Não na totalidade. Consegue conhecer bem o Funchal, o Monte, Câmara de Lobos e Machico desta forma, mas a costa norte, o Rabaçal, o Pico do Arieiro e o Porto Santo ficam essencialmente inalcançáveis sem carro ou excursão reservada. Encare isto como uma viagem centrada no Funchal e na costa, não como uma versão compacta da ilha inteira.
Vale a pena o preço do teleférico do Monte?
Sim — é a melhor peça de infraestrutura de transporte da ilha para um visitante sem carro, subindo cerca de 560 metros a partir da zona velha em cerca de 15 minutos, com vistas sobre a baía durante toda a subida.
O carro de cesto de vime leva de volta ao Funchal?
Não. Os carreiros empurram o cesto cerca de dois quilómetros do Monte até ao Livramento, onde o percurso termina — não de volta ao centro do Funchal. Vai precisar de um táxi ou de um autocarro a partir do Livramento para regressar à cidade.
Como funcionam realmente os autocarros locais?
Os Horários do Funchal cobrem a capital e a costa próxima, a SAM segue para leste em direção a Machico, a Rodoeste vai para oeste e a EACL serve o norte.

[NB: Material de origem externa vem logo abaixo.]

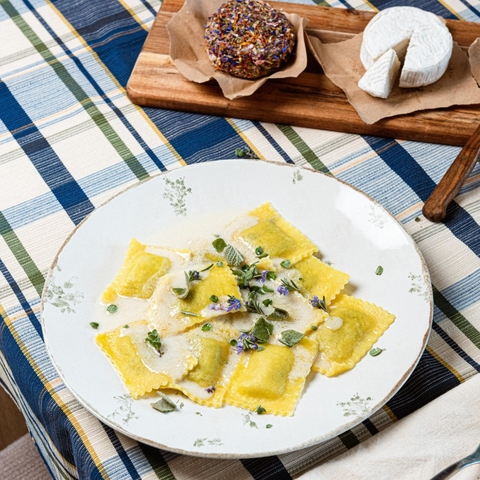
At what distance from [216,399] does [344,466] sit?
405mm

Ligam bem as vilas entre si; não chegam a trilhos de caminhada nem a miradouros de montanha, o que é a principal limitação para um visitante sem carro.

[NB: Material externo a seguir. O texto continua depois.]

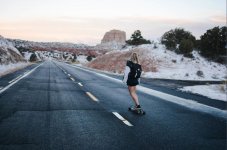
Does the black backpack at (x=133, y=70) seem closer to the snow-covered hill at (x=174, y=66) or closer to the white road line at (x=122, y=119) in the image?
the white road line at (x=122, y=119)

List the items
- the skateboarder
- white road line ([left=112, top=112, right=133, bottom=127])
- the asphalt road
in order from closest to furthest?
the asphalt road → white road line ([left=112, top=112, right=133, bottom=127]) → the skateboarder

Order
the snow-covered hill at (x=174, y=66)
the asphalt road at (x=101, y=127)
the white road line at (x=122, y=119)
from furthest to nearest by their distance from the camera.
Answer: the snow-covered hill at (x=174, y=66), the white road line at (x=122, y=119), the asphalt road at (x=101, y=127)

Posso fazer uma excursão de um dia ao Porto Santo sem carro?
Pode chegar ao Porto Santo sem carro — de ferry ou de voo curto — mas a própria ilha é mais fácil de percorrer com uma scooter ou carro alugado uma vez lá, e o ferry é regularmente cancelado por mau tempo no inverno. Não se encaixa confortavelmente neste plano de cinco dias sem carro; trate-o como uma viagem à parte.
O Pico do Arieiro é alcançável de autocarro?

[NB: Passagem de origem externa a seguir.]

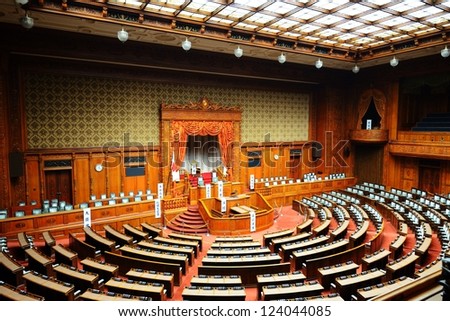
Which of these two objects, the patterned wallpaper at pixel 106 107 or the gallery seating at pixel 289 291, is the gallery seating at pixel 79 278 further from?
the patterned wallpaper at pixel 106 107

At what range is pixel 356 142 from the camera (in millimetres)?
17344

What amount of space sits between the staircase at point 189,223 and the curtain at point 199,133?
240 centimetres

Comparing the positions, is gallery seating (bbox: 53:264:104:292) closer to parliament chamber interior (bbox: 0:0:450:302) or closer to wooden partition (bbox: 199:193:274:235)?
parliament chamber interior (bbox: 0:0:450:302)

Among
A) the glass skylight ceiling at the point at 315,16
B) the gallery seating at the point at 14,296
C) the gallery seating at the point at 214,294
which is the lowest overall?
the gallery seating at the point at 214,294

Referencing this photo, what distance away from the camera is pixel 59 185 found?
12.0 meters

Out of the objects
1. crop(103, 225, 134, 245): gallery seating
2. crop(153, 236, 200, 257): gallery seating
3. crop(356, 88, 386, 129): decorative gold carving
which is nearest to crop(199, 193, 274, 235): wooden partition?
crop(153, 236, 200, 257): gallery seating

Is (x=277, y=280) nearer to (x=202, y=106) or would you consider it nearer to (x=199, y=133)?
(x=199, y=133)

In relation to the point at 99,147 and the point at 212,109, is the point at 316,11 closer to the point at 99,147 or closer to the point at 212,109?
the point at 212,109

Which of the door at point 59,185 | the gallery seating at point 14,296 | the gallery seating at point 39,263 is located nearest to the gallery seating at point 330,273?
the gallery seating at point 14,296

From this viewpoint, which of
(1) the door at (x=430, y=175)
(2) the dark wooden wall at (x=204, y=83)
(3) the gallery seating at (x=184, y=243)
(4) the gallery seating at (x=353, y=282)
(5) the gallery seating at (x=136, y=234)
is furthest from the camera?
(1) the door at (x=430, y=175)

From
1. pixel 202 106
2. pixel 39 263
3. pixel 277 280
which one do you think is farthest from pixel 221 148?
pixel 39 263

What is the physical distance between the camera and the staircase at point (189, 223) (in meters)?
11.5

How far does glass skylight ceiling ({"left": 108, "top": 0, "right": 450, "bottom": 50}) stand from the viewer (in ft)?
30.3

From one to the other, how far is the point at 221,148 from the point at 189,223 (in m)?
→ 4.62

Não. A estrada até ao Pico do Arieiro não é servida por autocarro público, e a subida ao nascer do sol em particular só funciona com carro ou uma excursão reservada que inclua o trajeto. É uma das razões mais claras pelas quais um itinerário de cinco dias sem carro tem de deixar de fora as montanhas altas.
Este itinerário é mais barato do que alugar carro?
Normalmente, sim, no dia a dia — os bilhetes de autocarro e do teleférico custam uma fração do aluguer de carro, do combustível e do estacionamento pago do Funchal. A contrapartida é a cobertura, não o custo: paga menos para ver menos da ilha, não encontrou uma forma escondida de ver tudo de graça.
Qual é a única coisa que vale mesmo a pena reservar com antecedência?
O teleférico do Funchal até ao Monte, se viajar em época alta — as filas crescem depressa a meio da manhã. Além disso, reserve qualquer excursão guiada a Câmara de Lobos ou ao Cabo Girão com um ou dois dias de antecedência em vez de o fazer na manhã em que quer ir.